Para o professor Adriano Pillati, a possibilidade de
retirar trechos da Constituição tem sido tratada no país de forma
“preconceituosa” ao privilegiar a retirada de direitos coletivos em
detrimento dos individuais, como patrimônio.
“Há muitas normas que poderiam estar nos respectivos
códigos e leis complementares, mas quando essa discussão se coloca, não é
em relação a isso que os defensores da Constituição ‘anoréxica’ se
referem. Então, em geral, essa discussão é enviesada, contaminada por
preconceitos, interesses ideológicos”, afirmou.
Mais polêmicas
Outra polêmica relacionada à Carta Magna é sua
extensão. Com 114 artigos e em vigor há 30 anos, a Carta Magna
brasileira se contrapõe em extensão com a Constituição norte-americana,
que tem sete artigos e foi emendada 27 vezes desde sua promulgação em
1787.
“Nossa Constituição é muito detalhada, fruto do
momento em que ela foi feita. As pessoas queriam colocar coisas na
Constituição e ela acabou tratando de uma série de temas que
tradicionalmente não são matéria constitucional. Capítulos como
tributários e previdenciários têm detalhamento muito grande, como a
lista de impostos, as condições para aposentadoria. A lei acaba ficando
limitada e o que a gente vê nesse período todo, em 30 anos, é que existe
uma tendência de aumentar ainda mais o número de matérias na
Constituição”, afirmou Guerzoni.
Apesar das críticas, Fleischer descarta a
possibilidade da convocação de outra Assembleia Constituinte. O
professor, no entanto, avalia que revisões constitucionais podem ser
aplicadas para aparar “arestas” na Carta Magna.
“O Congresso já fez essa revisão, e nessa ocasião,
por exemplo, ele reduziu o mandato presidencial de cinco para quatro
anos. Então, isso foi um pacote de mudanças que se executou em 1994.
Eleger uma nova Constituinte acho muito difícil de ocorrer”.
Veja alguns números da Constituição:
- A Assembleia Nacional Constituinte, convocada em 1985 pelo presidente José Sarney, trabalhou durante 20 meses.

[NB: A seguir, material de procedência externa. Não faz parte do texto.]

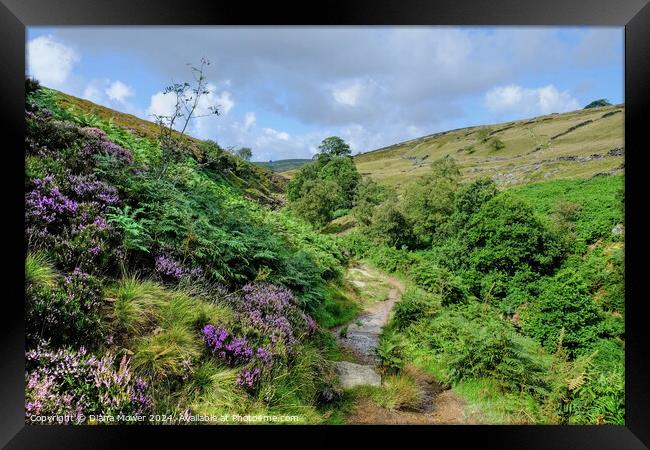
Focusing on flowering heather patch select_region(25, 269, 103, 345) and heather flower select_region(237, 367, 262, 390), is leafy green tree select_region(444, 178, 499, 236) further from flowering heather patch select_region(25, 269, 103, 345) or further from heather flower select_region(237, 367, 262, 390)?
flowering heather patch select_region(25, 269, 103, 345)

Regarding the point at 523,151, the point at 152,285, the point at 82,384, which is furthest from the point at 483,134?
the point at 82,384

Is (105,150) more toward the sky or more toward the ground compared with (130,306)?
more toward the sky

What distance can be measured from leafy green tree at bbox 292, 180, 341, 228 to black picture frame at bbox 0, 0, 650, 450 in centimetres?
260

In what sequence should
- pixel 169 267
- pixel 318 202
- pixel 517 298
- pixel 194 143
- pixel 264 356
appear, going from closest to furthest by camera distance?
pixel 264 356 < pixel 169 267 < pixel 194 143 < pixel 517 298 < pixel 318 202

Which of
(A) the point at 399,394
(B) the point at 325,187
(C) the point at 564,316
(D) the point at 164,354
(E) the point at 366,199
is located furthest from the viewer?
(E) the point at 366,199

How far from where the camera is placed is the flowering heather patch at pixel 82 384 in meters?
2.39

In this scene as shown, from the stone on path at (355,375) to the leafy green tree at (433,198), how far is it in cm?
288

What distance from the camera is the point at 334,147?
443cm

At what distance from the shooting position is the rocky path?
337cm

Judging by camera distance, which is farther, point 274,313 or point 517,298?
point 517,298

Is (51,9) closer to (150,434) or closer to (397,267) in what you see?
(150,434)

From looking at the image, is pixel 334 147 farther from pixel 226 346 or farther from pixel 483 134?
pixel 226 346

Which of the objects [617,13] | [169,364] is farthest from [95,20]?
[617,13]

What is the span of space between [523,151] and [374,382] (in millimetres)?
3914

- Participaram 559 parlamentares: 72 senadores e 487 deputados federais. Entre os constituintes, 26 eram mulheres.
- Foram coletadas 72.719 sugestões
de cidadãos de todo o país, além de 12 mil sugestões dos constituintes e
de entidades representativas.
- Ao todo, foram apresentadas 122
emendas, dessas 83 foram aproveitadas na íntegra ou em parte pelos
constituintes na elaboração do texto final da Constituição.
- As emendas foram assinadas por 12.277.423 de brasileiros.
- Desde que foi promulgada, a Constituição Federal recebeu 99 emendas até dezembro de 2017.